Soutien de Kigali à l'AFC/M23 : "Il est impératif de mettre fin aux doubles standards en matière de justice, les leçons apprises dans d'autres situations de conflit doivent être appliquées pour mettre un terme à la tragédie congolaise" (Mukwege)

Denis Mukwege
Denis Mukwege

Les Congolais ont droit à la justice, à la vérité, à des réparations et à des garanties de non-répétition des atrocités. Cette interpellation est du Docteur Dénis Mukwege dans sa réaction à la suite du nouveau rapport du groupe d'experts des Nations-Unies sur la situation sécuritaire dans l'Est de la République Démocratique du Congo.

Ce rapport confirme, preuves à l'appui, que le régime de Kigali dirige et contrôle de facto les opérations du M23 et les Forces de défense rwandaises (FDR).
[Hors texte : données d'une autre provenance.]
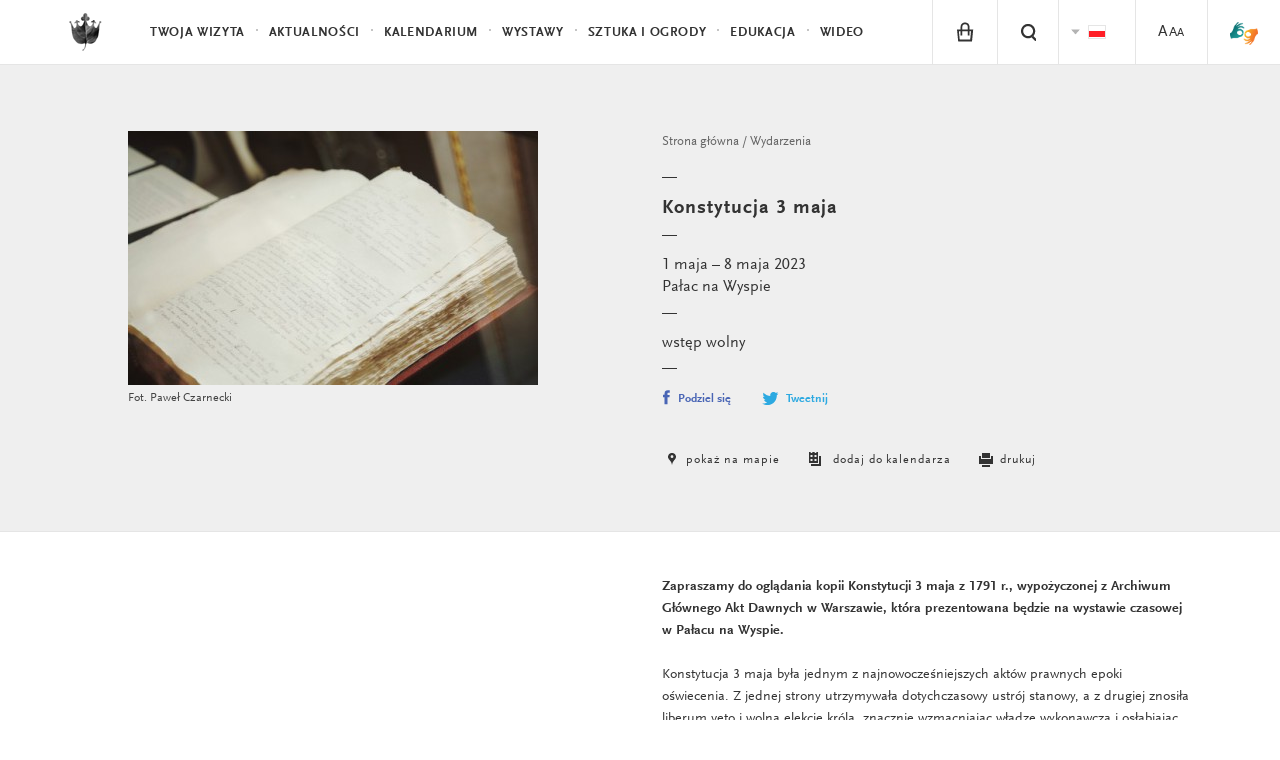

--- FILE ---
content_type: application/xml
request_url: https://www.lazienki-krolewskie.pl/public/upload/map/layers/11/11.xml
body_size: 179
content:
<?xml version="1.0" encoding="UTF-8"?><Image Format="png" Overlap="3" TileSize="256" xmlns="http://schemas.microsoft.com/deepzoom/2008"><Size Height="11456" Width="7832"/></Image>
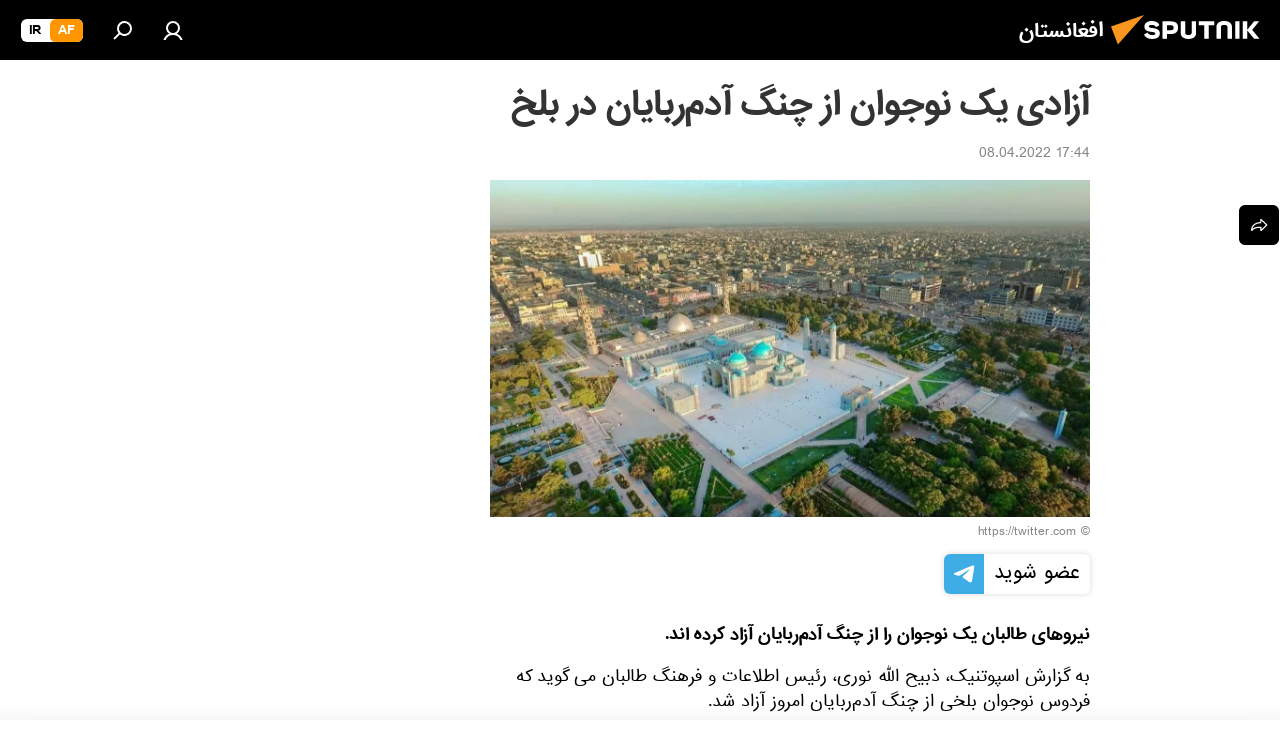

--- FILE ---
content_type: application/javascript
request_url: https://cdn1.img.sputnik.af/min/js/libs/banners/adfx.loader.bind.js?98d724fe2
body_size: 608
content:
;"use strict";

function replaceOriginalAdFoxMethods(){

    if ( window.Ya && window.Ya.adfoxCode ){
        window.Ya.adfoxCode._create = window.Ya.adfoxCode.create;
        window.Ya.adfoxCode._createScroll = window.Ya.adfoxCode.createScroll;
        window.Ya.adfoxCode._createAdaptive = window.Ya.adfoxCode.createAdaptive;
    } else {
        window.Ya = {
            adfoxCode: {
                _create : function(){},
                _createScroll : function(){},
                _createAdaptive : function(){}
            }
        }
    }

    window.Ya.adfoxCode.create = function( options ) {
        options = AdFoxCallbackCheck( options );
        window.Ya.adfoxCode._create( options );
    };

    window.Ya.adfoxCode.createScroll = function( options, states, a_options ) {
        options = AdFoxCallbackCheck( options, states, a_options );
        if ( states || a_options ){
            window.Ya.adfoxCode._createScroll( options, states, a_options );
        } else {
            window.Ya.adfoxCode._createScroll( options );
        }
    };

    window.Ya.adfoxCode.createAdaptive = function( options, states, a_options ) {
        options = AdFoxCallbackCheck( options, states, a_options );
        if ( a_options ){
            window.Ya.adfoxCode._createAdaptive( options, states, a_options );
        } else {
            window.Ya.adfoxCode._createAdaptive( options, states );
        }
    };

    function AdFoxCallbackCheck( options, states, a_options ){
        var onLoad = typeof options.onLoad === 'function' ? options.onLoad : AdFoxOnLoad;
        var onRender = typeof options.onRender === 'function' ? options.onRender : AdFoxOnRender;
        var onError = typeof options.onError === 'function' ? options.onError : AdFoxOnError;
        var onStub = typeof options.onStub === 'function' ? options.onStub : AdFoxOnStub;
        options.onLoad = function( data ){ onLoad( data, options ); };
        options.onRender = function(){ onRender( options ); };
        if ( states || a_options ){
            options.onError = function( error ){ onError( error, options, states, a_options ); };
        } else {
            options.onError = function( error ){ onError( error, options ); };
        }
        options.onStub = function(){ onStub( options ); };
        return options;
    }

    function AdFoxOnLoad( data, options ){
        console.log( 'adfx onLoad '  + options.containerId + ' - ' + data.bundleName );
    }

    function AdFoxOnRender( options ){
        console.log( 'adfx onRender ' + options.containerId + ' ACTIVE ADDED' );
        $( '#' + options.containerId + '' ).parents( '.banner:first' ).addClass( 'm-active' );
        $( window ).scroll().resize();
    }

    function AdFoxOnError( error, options, states, a_options ){
        if ( states || a_options ){
            console.log( 'adfx onError ' + options.containerId, error, options, states, a_options );
        } else {
            console.log( 'adfx onError ' + options.containerId, error, options );
        }
    }

    function AdFoxOnStub( options ){
        var $bBanners = $( '#' + options.containerId + '' ).parents( '.banner:first' );
        var $bSlot = $( '#' + options.containerId + '' ).closest('[data-type="banner"]');

        if ( $bBanners.hasClass( 'm-not-stub' ) ){
            console.log( 'adfx onStub ' + options.containerId );
        } else {
            $bBanners.removeClass( 'm-active' ).addClass( 'm-stub-removed' );
            console.log( 'adfx onStub ' + options.containerId + ' ACTIVE REMOVED' );

            if(Boolean($bSlot.data('hide-not-load'))){
                $bSlot.addClass('m-hidden');
            }
        }
    }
Ils ont joué un rôle déterminant dans la conquête et l'occupation de nouveaux territoires et villes, notamment Goma et Bukavu dans les provinces du Nord et Sud-Kivu.

"Nous aspirons à ce que la Cour Pénale Internationale poursuive ses enquêtes et ses poursuites en RDC pour les faits commis après le 1er juillet 2002, date de l'entrée en vigueur du Statut de Rome, et nous encourageons également les États à utiliser le principe de la « compétence universelle » pour mener des enquêtes et des poursuites sur les crimes graves commis en RDC, notamment ceux répertoriés dans le rapport Mapping. De plus, les Nations Unies se sont pleinement investies dans la mise en place des mécanismes de la justice transitionnelle dans de nombreux pays africains, notamment au Rwanda, en Sierra Leone ou en République Centrafricaine, confirmant la lutte contre l'impunité et le soutien à l'instauration d'un état de droit comme des outils nécessaires pour prévenir la répétition des violences et instaurer une paix juste et durable", a plaidé le Docteur Dénis Mukwege dans une déclaration faite mercredi 9 juillet.

Et de poursuivre :

"La souffrance des victimes est universelle, et le droit à la justice doit l'être tout autant. Il est impératif de mettre fin aux doubles standards en matière de justice à rendre aux populations martyres, en Afrique et partout ailleurs. Les leçons apprises dans d'autres situations de conflit doivent aujourd'hui être appliquées pour mettre un terme à la tragédie congolaise.Enfin, nous réitérons donc notre appel à des sanctions fortes et coordonnées contre les acteurs de la déstabilisation en RDC et à la mise en œuvre des prescrits de la résolution 2773 du Conseil de Sécurité, qui appelle à un cessez-le-feu sans condition, au retrait inconditionnel et immédiat de l'armée rwandaise du territoire congolais, et au démantèlement des administrations illégales implantées par le M23 et l'AFC au Nord et au Sud Kivu".

Pour Denis Mukwege, l'activisme de l'armée rwandaise aux côtés de la rébellion de l'AFC/M23 est à la base de la détérioration de la situation sécuritaire et humanitaire dans l'Est de la RDC.

"Les experts onusiens fondent leurs conclusions sur des photos et des vidéos authentifiées ainsi que sur des témoignages et du renseignement. Ces sources fiables et concordantes attestent qu'il n'y a aucun doute que les FDR ont mené en territoire congolais des incursions systématiques et massives et que les forces d'agression ont été positionnées en première ligne pour s'engager directement dans les combats en utilisant des armes de haute technologie. Depuis l'offensive éclair en janvier 2025 des troupes rwandaises et du M23, en violation flagrante de la Charte des Nations Unies, plus de onze millions de citoyens congolais vivent entre la famine et la violence sous le joug des forces d'occupation qui contrôlent de larges pans des Provinces du Sud et du Nord Kivu, ce qui a provoqué un regain préoccupant de violations graves des droits humains et des Conventions de Genève, et a aggravé la crise humanitaire et augmenté le déplacement forcé des centaines de milliers de civils", a dénoncé Mukwege.

Le dévoilement de ce rapport coïncide au moment où le Rwanda et la République Démocratique du Congo viennent de signer un accord de paix sous la médiation américaine. Cet accord ambitionne de mettre fin à près de trois décennies de conflits armés causant la mort de milliers de personnes et déplacés dans l'Est de la République Démocratique du Congo.

De son côté, Kigali a toujours justifié ses agissements suite aux menaces des FDLR qui selon le régime rwandais collaborent avec les FARDC alors qu'elles constituent une menace pour le Rwanda.